**SELECTED TEXT**
By Kevin Collison
The prospect of the old Buck O’Neil Bridge being converted to a linear park is “bleak” according to a feasibility study that determined the proposal would cost $100 million, double the original estimate.
The report also found that even if funding can be identified, significant parts of the 65 year-old span over the Missouri River would have to be removed including piers supporting its downtown approach and one of its distinctive arches.
“I don’t know if the (City) Council will vote to come up with $100 million,” said Mario Vasquez, assistant city manager. “Knowing what I know, it looks pretty bleak.”
The study was commissioned by the city last spring and funded with $300,000 from the Missouri Department of Transportation. MoDOT is currently building a $220 million replacement for the O’Neil Bridge that is expected to be completed in Fall 2024.
The $100 million construction price tag in the report prepared by Burns & McDonnell did not include the future costs of maintaining the steel-truss bridge, and operating the park and programming activities.

**Stored records**
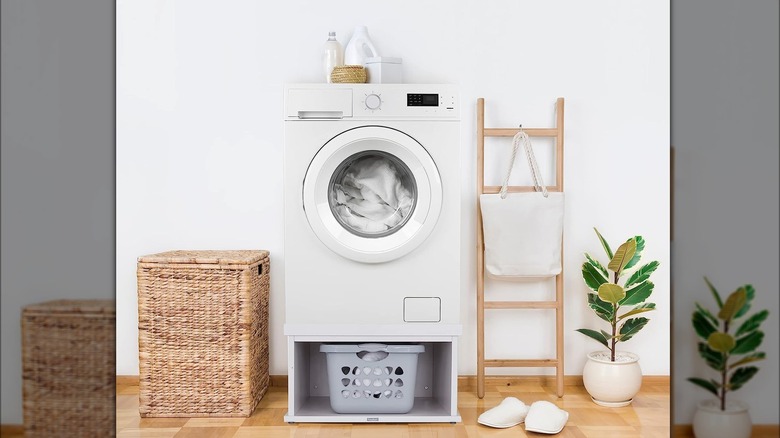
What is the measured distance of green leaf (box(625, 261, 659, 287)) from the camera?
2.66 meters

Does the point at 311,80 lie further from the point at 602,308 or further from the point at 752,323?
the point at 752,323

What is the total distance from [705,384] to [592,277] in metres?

---

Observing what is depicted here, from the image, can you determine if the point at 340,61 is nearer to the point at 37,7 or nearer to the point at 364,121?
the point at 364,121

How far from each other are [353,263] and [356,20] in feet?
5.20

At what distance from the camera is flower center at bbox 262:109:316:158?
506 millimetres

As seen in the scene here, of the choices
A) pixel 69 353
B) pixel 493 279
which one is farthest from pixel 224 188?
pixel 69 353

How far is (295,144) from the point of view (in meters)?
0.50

**EXERCISE AIM**
Can you write out the passage of the bridge study article between "By Kevin Collison" and "its distinctive arches.", inclusive?

**WRITTEN RESPONSE**
By Kevin Collison
The prospect of the old Buck O’Neil Bridge being converted to a linear park is “bleak” according to a feasibility study that determined the proposal would cost $100 million, double the original estimate.
The report also found that even if funding can be identified, significant parts of the 65 year-old span over the Missouri River would have to be removed including piers supporting its downtown approach and one of its distinctive arches.